LE SALARIAT EST UN ESCLAVAGE
Tant que durera la grève des transports, radios, télés et journaux déverseront chaque jour leurs monceaux d'immondices sur la lutte des salariés.
Un des arguments-étrons souvent évoqués par les médias à la botte du Capital, c'est qu'il s'agirait d'"une grève de privilégiés". Voilà bien la plus écoeurante des justifications ! Chaque année en France, il meurt plus de 400 personnes sur leur lieu de travail, avec des risques accrus à partir de 50 ans.
Pour la planète, le chiffre est d'environ 44 millions de salariés tués par leur travail ou des suites de celui-ci. Un "prolétaricide" passé sous silence assourdissant. Mais quoi, il faut bien que le malheureux "usager" aille se faire exploiter, tout en vociférant contre ces grévistes "privilégiés" qui ne voudraient travailler "que" 37 années et demi.
Salariés du "public" ou du "privé", tous subissent le joug d'une même économie capitaliste et cette féroce volonté de les opposer les uns aux autres relève simplement de l'idéologie totalitariste de la classe dirigeante. Cheminots, aide-soignantes, magasiniers, agents "techniques", aucun salarié n'est épargné par les maux attachés à leur labeur, maux physiques aussi bien que mentaux. Bien qu'elle concerne la grande majorité des salariés, la souffrance au travail demeure un sujet-tabou. Il est rarissime que micros et caméras se tendent vers la personne atteinte anonymement dans sa chair et dans son esprit.

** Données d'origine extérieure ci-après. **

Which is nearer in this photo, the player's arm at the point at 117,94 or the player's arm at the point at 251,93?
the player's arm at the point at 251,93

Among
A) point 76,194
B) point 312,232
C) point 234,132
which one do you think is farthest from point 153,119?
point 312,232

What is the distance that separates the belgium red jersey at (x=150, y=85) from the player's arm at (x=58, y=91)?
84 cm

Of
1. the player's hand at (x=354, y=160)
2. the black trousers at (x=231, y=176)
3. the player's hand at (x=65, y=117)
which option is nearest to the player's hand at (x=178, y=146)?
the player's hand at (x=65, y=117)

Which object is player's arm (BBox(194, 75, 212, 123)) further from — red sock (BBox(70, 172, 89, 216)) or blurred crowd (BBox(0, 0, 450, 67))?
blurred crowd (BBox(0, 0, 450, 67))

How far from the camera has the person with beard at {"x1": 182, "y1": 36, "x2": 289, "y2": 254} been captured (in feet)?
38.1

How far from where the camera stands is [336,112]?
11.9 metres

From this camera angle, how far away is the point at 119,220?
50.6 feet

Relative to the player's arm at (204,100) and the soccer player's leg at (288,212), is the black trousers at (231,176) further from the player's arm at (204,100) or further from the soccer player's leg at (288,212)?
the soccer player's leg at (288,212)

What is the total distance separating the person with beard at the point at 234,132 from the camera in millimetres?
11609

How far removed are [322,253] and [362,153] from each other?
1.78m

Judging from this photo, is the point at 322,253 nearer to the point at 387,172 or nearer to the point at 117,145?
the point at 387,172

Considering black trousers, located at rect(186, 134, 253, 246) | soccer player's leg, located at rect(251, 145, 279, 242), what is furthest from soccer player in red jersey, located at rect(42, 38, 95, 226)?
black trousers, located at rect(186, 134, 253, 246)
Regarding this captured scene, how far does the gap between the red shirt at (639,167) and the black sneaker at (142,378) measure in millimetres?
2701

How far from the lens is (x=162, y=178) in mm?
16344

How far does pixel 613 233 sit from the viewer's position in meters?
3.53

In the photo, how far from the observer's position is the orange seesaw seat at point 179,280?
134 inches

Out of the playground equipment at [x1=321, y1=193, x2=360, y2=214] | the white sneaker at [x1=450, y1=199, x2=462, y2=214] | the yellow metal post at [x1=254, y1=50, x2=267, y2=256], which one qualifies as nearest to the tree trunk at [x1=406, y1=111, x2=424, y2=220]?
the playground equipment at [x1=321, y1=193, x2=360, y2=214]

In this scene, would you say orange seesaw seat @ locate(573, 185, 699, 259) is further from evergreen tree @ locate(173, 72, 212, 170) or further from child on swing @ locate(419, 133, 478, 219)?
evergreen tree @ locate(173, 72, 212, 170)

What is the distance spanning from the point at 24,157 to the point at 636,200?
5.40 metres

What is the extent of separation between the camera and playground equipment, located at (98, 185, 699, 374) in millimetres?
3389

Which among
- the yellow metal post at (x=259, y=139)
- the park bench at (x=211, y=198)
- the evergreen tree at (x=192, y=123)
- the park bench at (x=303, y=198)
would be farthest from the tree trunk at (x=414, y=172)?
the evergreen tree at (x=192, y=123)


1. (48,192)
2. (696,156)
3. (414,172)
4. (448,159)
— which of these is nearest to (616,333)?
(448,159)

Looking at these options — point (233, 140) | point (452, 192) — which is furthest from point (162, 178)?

Toujours plus de compétitivité, de cadences, de gestes répétitifs, de pressions tous azimuts sont le lot quotidien de millions de gens. En outre, le salarié se retrouve souvent totalement isolé, coupé du reste de la société, de son entourage, de ses amis, de sa famille. Les conditions qui lui sont faîtes l'enferment dans un cercle infernal, dont il ne peut sortir que par la maladie, la crise, la douleur, la souffrance, la rupture et parfois...la mort.
C'est dire la nécessité vitale de la résurgence d'une résistance collective de la classe salariée, afin de s'arracher de cette spirale infernale faisant de l'exploité une machine puis un malade, que le système "retape" pour le ré-injecter dans le circuit ou, s'il est trop tard, envoie à la casse.
La grève, antichambre de la lutte des classes, est le meilleur antidote à l'individualisation du travail salarié. Tout ce qui fait défaut sur le lieu de travail, le prolétaire peut le trouver dans la lutte avec ses frères de classe : solidarité, fraternité, esprit de révolte, conscientisation de classe et prise en compte que la classe salariée constitue une force sociale seulement sur le plan collectif.
C'est pour contrer ces enjeux-là qui la menacent directement, qu'à chaque ébauche de mouvements sociaux, la classe dirigeante met en branle ses meutes de charognards, idéologues, politiciens, journalistes et autres spécialistes du mépris bourgeois envers les exploités. Mais cette cuisine nauséabonde fonctionne et fonctionnera de moins en moins.